Conclave: lista de papáveis é como a aposta máxima na Mega-Sena

Conclave é sempre a mesma coisa na imprensa: convertidos subitamente em vaticanistas, jornalistas fornecem uma extensa lista de papáveis, a maioria deles com chances risíveis.

Isso porque o critério é a falta de critério: publicar o maior número de nomes possível, de preferência cobrindo todos os continentes, como quem faz a aposta máxima na Mega-Sena.

Também é preciso repetir o clichê que, em um conclave, quem entra papável sai cardeal, porque, assim, salvam-se todos no caso de ser eleito um nome que não está na lista. Nem sempre o clichê traduz a verdade: em 2005, por exemplo, Joseph Ratzinger era o grande papável e saiu do conclave como papa Bento XVI.

Já incorri em todos esses pecados e, por isso, não vou dizer quem acho papável, com o perdão da conotação muito pouco religiosa dessa expressão em português.

Limito-me a constatar que, dado o grande número de cardeais que não se conhecem, os italianos nutrem, mais do que nunca, a esperança de ver um compatriota voltar ao Trono de Pedro, depois de 47 anos de estrangeiros no comando do Vaticano. Eles acham que, se não surgir uma revelação durante as reuniões preparatórias, o colégio cardinalício acabará escolhendo um nome de segurança, sem salto no desconhecido.

Mas sabe como é: em um conclave, quem entra papável sai cardeal.

Joseph Ratzinger: eu estava em Roma em 2005, destacado pela revista Veja para cobrir o conclave que elegeria o sucessor de João Paulo II. Em uma das conversas com o italiano Giancarlo Zizola, na época vaticanista do jornal Il Sole 24 Ore, ele me convidou para participar de um “conclave jornalístico” na casa do então correspondente da revista Time na capital italiana.

Além de Giancarlo Zizola e do anfitrião americano, estávamos eu, um jornalista alemão, uma jornalista francesa e outra argentina, todos de grandes publicações. Sob a batuta do vaticanista italiano, trocamos informações sobre os cardeais dos nossos respectivos países e algumas apurações que havíamos feito em Roma.

Ao final, cravamos que Joseph Ratzinger bateria Jorge Mario Bergoglio ou qualquer concorrente. Era o mais óbvio, mas a imprensa resistia a aceitar que o próximo papa fosse outro conservador — e ainda menos que fosse o inquisidor, e inquisidor imbatível nas discussões doutrinárias, do qual João Paulo II lançou mão para conter o clero vermelho da América Latina e domar a ordem dos jesuítas, que havia séculos se comportava como uma Igreja dentro da Igreja, a ponto de o seu chefe ser conhecido como “Papa Negro”.

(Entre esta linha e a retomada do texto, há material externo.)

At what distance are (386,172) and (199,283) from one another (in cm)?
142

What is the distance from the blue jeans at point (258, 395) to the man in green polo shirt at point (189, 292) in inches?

Deixei de acompanhar os assuntos da Igreja após a eleição de Francisco. Perdeu a graça, porque Jorge Mario Bergoglio era, para mim, uma espécie de Itamar Franco. Mas continua a ser um prazer reler Giancarlo Zizola, que  morreria em 2011, dois anos antes da renúncia de Bento XVI. A sua cultura era fabulosa e os seus livros, magníficos.

Em um deles, Il Sucessore (O Sucessor), sobre o fim do reinado do polonês Karol Wojtyla, Giancarlo Zizola explica que, um conclave, a questão que se coloca aos cardeais não é apenas a de “qual papa para qual Igreja?”, mas também a “qual papa para qual mundo?”. Nem sempre, porém, o nome eleito está à altura da resposta certa. Aliás, na maioria das vezes, dificilmente está, em que pesem os esforços do Espírito Santo.